If for n nucleic acid sequences a table of word frequencies (the sequence ATG corresponds to two words of length 2, AT and TG) is constructed, then that table can be used (directly or after dimensionality-reduction by PCA) to calculate a distance matrix of these sequences, which can then be clustered into a phylogenetic tree (doi:10.1007/s00285-002-0185-3):
library(sequinr)
Bat1 <- read.fasta(file="bat1.FASTA")
Bat1.seq <- Bat1[[1]]
Bat1.count <- as.vector(count(Bat1.seq, 2)) # count word frequencies, k < log4(Sequence length)
...
Counts <- rbind(Bat1.count, ...)
rownames(Counts) <- c("Bat1", ...)
colnames(Counts) <- c(rownames(count(Bat1.seq, 2)))

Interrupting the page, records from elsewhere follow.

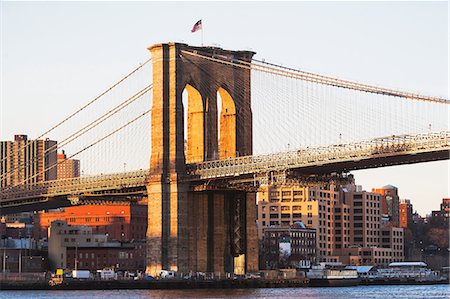 simsearch:614-06813333,k - Detail of Brooklyn bridge at sunset  New York City, USA Foto de stock - Sin royalties Premium, Código: 614-06974237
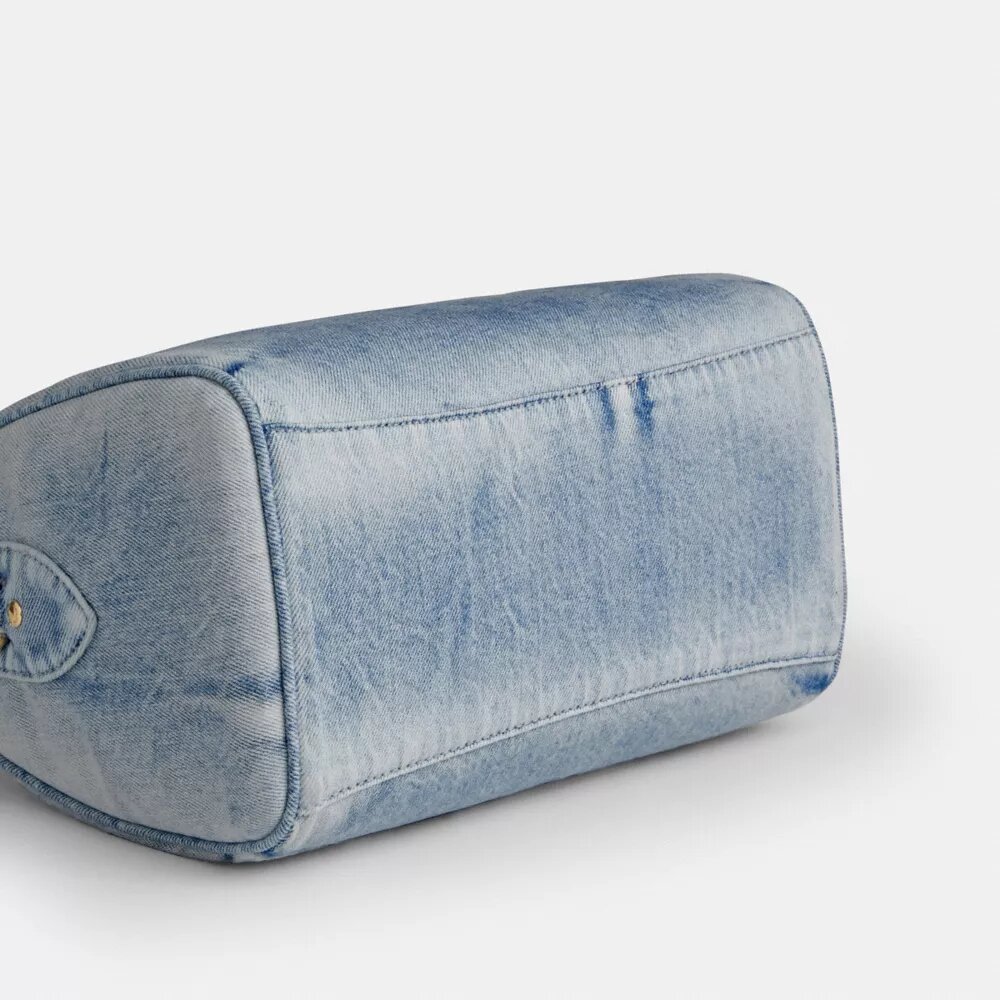 Sac Rowan en denim « Loved » avec Charms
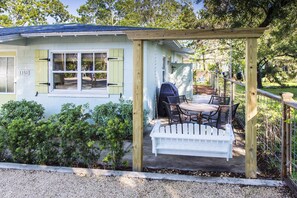 Outdoor dining - 5 Minute Stroll To Beach!! Newly Renovated And Listed. Professionally Decorated  (Saint Simons Island)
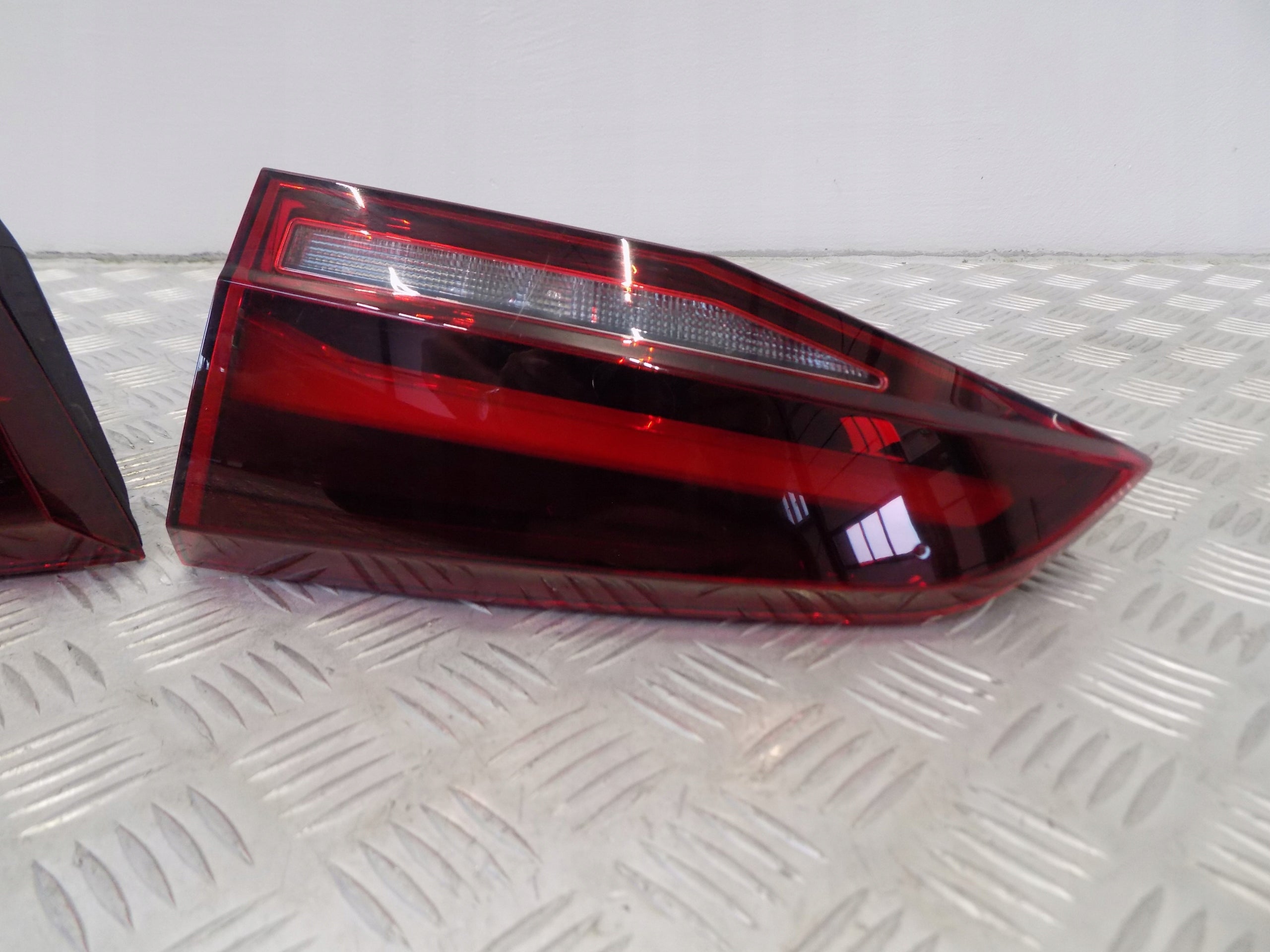 BMW U06 Rückleuchte LED Links 8494361 Rearlamp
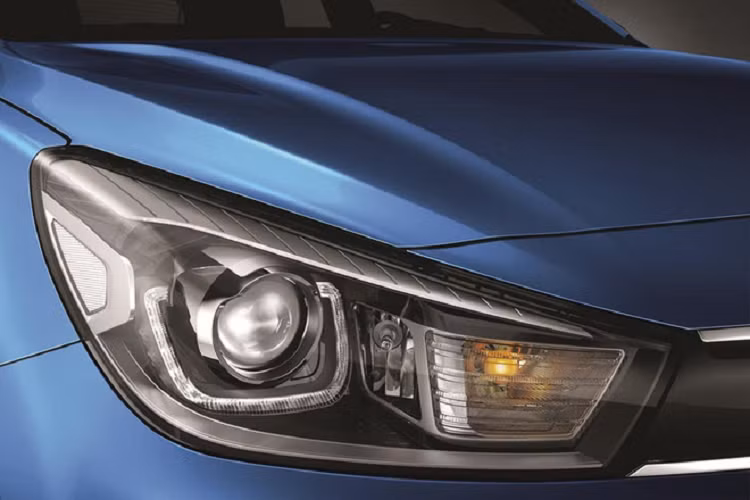 Một loạt nâng cấp về thiết kế và công nghệ giúp cho khoang cabin của xe trở nên cao cấp hơn. Kia Rio 2021 được trang bị màn hình 8 inch cho hệ thống thông tin giải trí và cụm đồng hồ kỹ thuật số 4.2 inch với độ phân giải cao hơn.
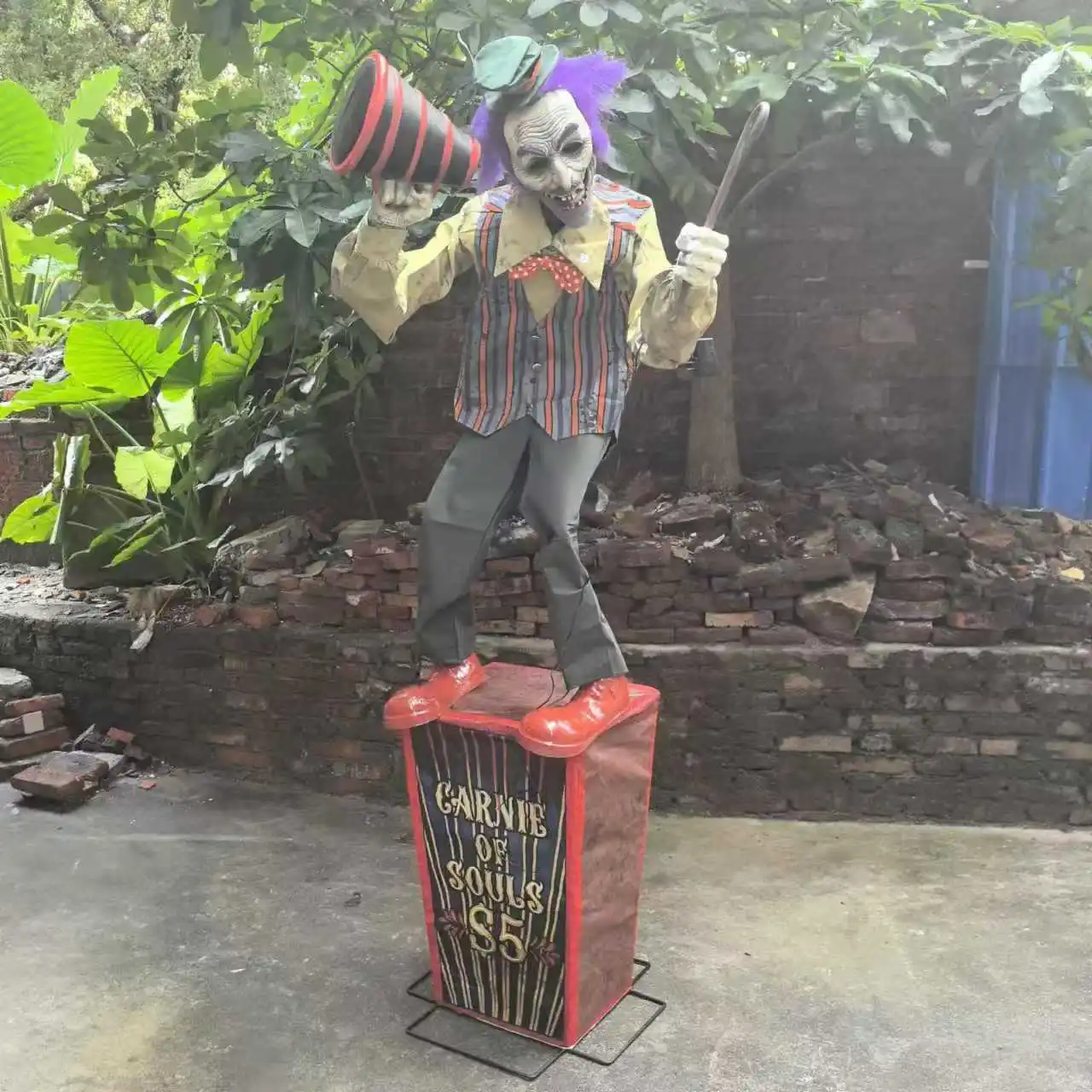 

New Haunted House Scene Arrangement Electric Light Box Clown Props Halloween Horror Props Ghost Ornament Wholesale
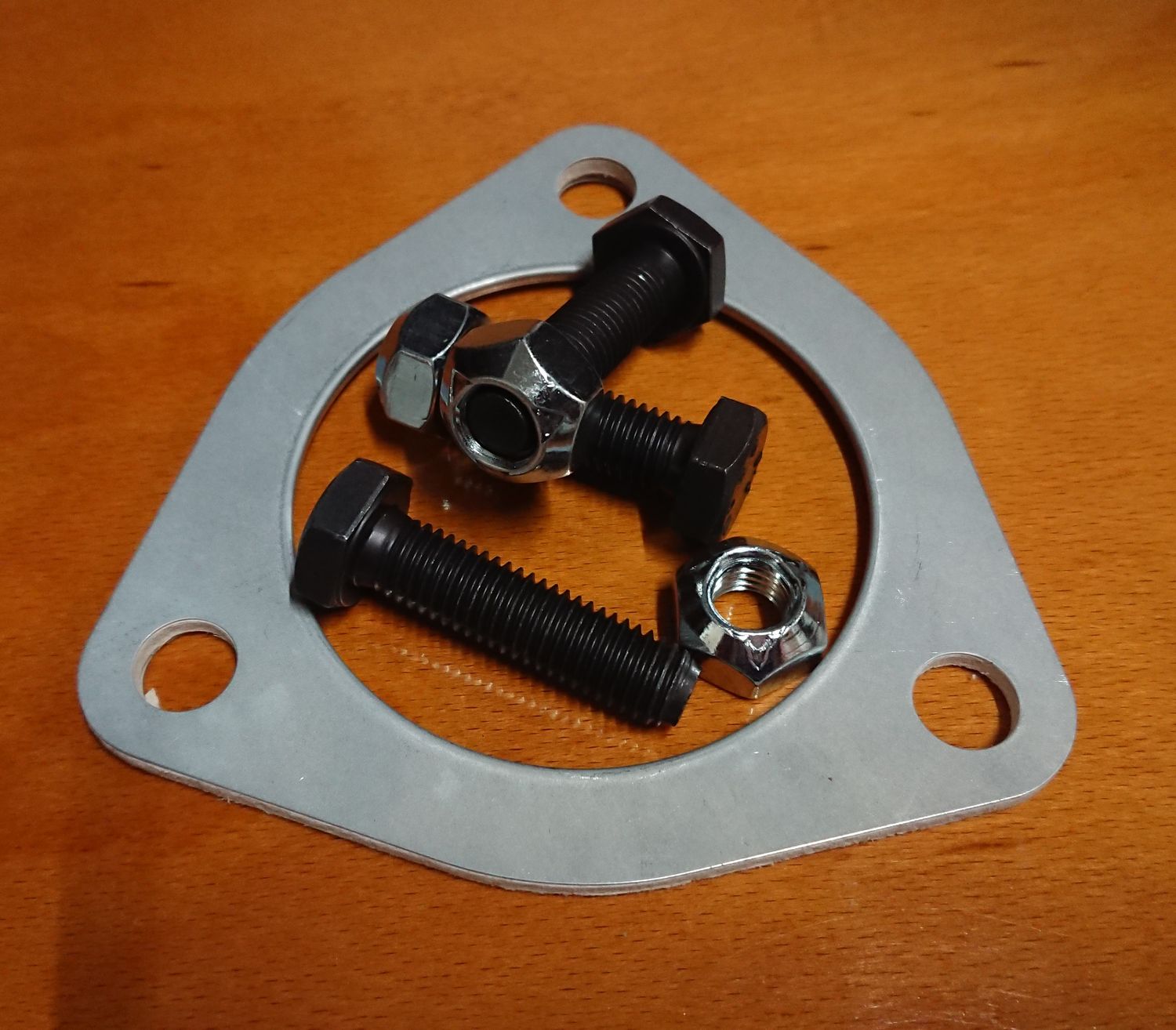 #015 Gasket SET for Exhaust manifold to Downpipe OM352 / 613D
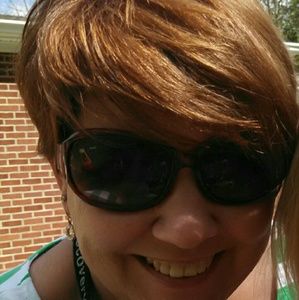 Meet your Posher, Tonya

RowCounts <- rowSums(Counts)
Counts.norm <- Counts/RowCounts # normalise word counts for different sequence length
distance <- dist(Counts.norm, method = "euclidian")
hc <- hclust(distance, method = "average")
plot(hc)
Phylogenetic tree of several virus sequences
This works surprisingly well, the output looks similar to a tree obtained by multiple sequence alignment with ClustalX, but the computation time is seconds rather than hours.
Question: How can I measure the quality of these trees, to choose optimal word lengths k or (if PCA is used) the optimal number of components q, also distance and clustering methods? Preferably without doing lengthy bootstraps with random sequences ;-).